TASK DIRECTIONS
Pick out every line of the data below that contains the word "results", and copy each one. Case counts.

MATERIAL
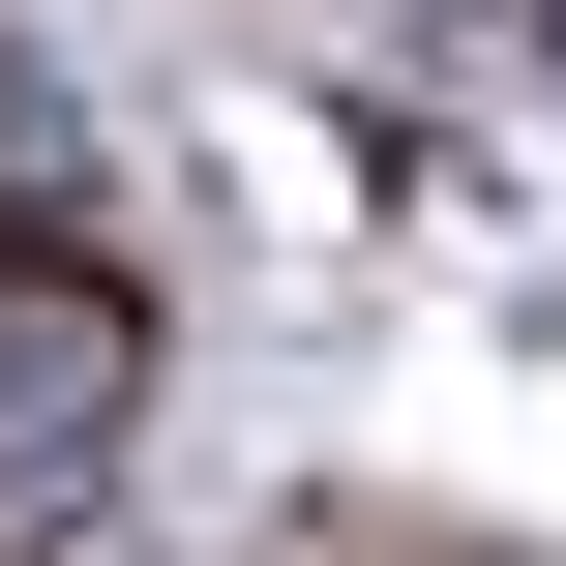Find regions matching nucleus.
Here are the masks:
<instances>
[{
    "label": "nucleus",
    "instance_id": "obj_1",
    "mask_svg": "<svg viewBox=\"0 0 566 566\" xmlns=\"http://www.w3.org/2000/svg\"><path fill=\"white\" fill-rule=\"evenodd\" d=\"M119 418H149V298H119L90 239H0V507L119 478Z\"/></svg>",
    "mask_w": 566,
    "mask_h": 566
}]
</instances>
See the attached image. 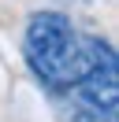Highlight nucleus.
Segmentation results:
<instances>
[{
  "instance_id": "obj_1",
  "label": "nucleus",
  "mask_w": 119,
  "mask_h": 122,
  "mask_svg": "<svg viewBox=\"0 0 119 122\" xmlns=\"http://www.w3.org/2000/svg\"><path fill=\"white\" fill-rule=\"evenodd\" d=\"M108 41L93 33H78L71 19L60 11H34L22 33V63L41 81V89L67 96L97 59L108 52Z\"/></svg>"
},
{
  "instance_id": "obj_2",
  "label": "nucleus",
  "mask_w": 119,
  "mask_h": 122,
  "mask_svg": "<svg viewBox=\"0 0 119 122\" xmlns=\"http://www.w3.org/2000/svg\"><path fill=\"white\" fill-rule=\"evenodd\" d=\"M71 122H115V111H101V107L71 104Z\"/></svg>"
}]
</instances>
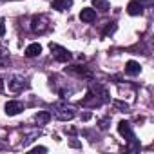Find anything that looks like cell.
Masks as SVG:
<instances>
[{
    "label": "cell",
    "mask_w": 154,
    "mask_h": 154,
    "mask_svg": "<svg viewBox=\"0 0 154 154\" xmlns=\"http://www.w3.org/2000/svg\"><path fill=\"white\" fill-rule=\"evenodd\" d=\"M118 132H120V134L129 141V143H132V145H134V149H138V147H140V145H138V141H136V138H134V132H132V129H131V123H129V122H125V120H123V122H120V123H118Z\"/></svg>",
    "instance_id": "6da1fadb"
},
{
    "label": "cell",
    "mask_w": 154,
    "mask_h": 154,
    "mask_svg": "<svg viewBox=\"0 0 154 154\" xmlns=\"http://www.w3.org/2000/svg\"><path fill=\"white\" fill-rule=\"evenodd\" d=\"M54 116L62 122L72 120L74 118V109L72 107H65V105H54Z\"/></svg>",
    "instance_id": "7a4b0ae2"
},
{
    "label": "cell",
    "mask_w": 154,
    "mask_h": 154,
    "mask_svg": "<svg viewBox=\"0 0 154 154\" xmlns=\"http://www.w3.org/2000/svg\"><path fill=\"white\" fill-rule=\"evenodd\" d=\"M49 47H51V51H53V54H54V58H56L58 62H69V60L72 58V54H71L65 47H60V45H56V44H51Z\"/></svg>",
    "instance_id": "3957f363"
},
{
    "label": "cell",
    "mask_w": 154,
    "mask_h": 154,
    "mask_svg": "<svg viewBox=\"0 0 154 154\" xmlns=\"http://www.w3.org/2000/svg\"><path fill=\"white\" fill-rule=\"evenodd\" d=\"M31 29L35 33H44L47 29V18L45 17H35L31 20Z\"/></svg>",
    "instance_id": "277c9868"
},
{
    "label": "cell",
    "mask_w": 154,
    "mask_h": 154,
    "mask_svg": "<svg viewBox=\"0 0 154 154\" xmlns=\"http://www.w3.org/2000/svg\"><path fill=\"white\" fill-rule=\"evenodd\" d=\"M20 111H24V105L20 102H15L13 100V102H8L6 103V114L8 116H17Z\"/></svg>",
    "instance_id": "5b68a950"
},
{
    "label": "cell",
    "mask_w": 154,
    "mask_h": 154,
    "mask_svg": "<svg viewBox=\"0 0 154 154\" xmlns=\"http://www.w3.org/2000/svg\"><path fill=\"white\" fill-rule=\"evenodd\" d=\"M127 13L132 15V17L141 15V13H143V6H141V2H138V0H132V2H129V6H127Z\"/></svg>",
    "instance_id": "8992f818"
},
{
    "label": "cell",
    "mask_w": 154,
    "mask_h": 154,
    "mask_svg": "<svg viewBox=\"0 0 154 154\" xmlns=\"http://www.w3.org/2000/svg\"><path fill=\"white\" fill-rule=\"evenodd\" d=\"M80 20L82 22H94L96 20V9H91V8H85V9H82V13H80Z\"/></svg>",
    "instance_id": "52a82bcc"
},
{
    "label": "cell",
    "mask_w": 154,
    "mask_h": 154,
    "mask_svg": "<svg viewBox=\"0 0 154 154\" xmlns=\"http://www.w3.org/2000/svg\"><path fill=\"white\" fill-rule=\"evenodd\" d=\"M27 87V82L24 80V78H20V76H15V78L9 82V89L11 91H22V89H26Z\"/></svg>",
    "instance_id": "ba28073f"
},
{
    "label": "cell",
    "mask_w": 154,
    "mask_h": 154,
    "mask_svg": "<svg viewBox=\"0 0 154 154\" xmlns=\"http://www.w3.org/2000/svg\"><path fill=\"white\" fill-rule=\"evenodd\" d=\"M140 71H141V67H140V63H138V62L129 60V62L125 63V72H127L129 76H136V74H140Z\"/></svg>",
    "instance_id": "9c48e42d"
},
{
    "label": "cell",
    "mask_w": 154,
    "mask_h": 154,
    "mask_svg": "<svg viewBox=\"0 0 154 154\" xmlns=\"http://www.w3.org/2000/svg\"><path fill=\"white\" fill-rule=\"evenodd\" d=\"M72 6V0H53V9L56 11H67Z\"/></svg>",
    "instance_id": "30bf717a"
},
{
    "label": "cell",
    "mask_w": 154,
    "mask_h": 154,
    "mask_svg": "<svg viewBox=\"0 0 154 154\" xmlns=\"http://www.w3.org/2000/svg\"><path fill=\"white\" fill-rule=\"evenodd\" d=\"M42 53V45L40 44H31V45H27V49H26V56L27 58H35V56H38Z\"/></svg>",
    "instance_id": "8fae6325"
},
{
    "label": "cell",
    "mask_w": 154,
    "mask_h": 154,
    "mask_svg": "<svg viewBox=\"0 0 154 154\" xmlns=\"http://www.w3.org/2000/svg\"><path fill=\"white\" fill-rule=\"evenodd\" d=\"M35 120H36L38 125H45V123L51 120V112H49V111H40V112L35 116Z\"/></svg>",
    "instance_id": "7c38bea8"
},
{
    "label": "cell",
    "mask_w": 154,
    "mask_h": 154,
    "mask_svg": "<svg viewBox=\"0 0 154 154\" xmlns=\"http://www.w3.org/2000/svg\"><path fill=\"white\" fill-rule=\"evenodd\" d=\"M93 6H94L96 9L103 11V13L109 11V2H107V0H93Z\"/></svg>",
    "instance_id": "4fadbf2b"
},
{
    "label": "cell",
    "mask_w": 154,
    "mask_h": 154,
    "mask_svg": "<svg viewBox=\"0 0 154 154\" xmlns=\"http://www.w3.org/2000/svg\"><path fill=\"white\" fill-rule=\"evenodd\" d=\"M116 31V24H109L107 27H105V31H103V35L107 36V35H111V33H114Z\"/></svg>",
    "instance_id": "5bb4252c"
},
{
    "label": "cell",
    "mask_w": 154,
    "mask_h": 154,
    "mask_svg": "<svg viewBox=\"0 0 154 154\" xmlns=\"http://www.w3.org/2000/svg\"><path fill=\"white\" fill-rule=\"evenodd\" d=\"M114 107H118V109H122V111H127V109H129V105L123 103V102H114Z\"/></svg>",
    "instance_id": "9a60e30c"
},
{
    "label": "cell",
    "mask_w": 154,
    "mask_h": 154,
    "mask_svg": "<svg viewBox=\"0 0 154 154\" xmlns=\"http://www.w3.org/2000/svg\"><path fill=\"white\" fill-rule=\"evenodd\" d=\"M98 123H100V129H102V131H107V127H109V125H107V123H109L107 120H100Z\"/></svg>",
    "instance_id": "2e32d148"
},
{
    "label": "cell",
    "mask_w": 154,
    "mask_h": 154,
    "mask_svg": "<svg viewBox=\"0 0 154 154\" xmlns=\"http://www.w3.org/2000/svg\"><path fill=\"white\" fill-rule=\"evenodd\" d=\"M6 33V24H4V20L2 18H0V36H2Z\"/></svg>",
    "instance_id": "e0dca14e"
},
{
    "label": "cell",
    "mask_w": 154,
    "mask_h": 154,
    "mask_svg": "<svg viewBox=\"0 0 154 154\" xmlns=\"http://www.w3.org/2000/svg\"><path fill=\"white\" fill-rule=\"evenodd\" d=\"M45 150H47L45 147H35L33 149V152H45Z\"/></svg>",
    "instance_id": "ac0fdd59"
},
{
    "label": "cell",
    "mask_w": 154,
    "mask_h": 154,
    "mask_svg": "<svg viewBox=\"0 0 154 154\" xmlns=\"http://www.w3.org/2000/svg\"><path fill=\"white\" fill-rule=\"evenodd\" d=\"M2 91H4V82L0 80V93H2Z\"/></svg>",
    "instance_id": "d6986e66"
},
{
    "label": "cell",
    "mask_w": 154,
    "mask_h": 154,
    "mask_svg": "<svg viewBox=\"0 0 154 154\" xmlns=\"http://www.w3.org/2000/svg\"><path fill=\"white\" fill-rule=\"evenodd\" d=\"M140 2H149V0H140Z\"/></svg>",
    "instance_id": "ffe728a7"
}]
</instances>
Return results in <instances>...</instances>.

TASK ANSWER
Segmentation results:
Return results in <instances>...</instances>.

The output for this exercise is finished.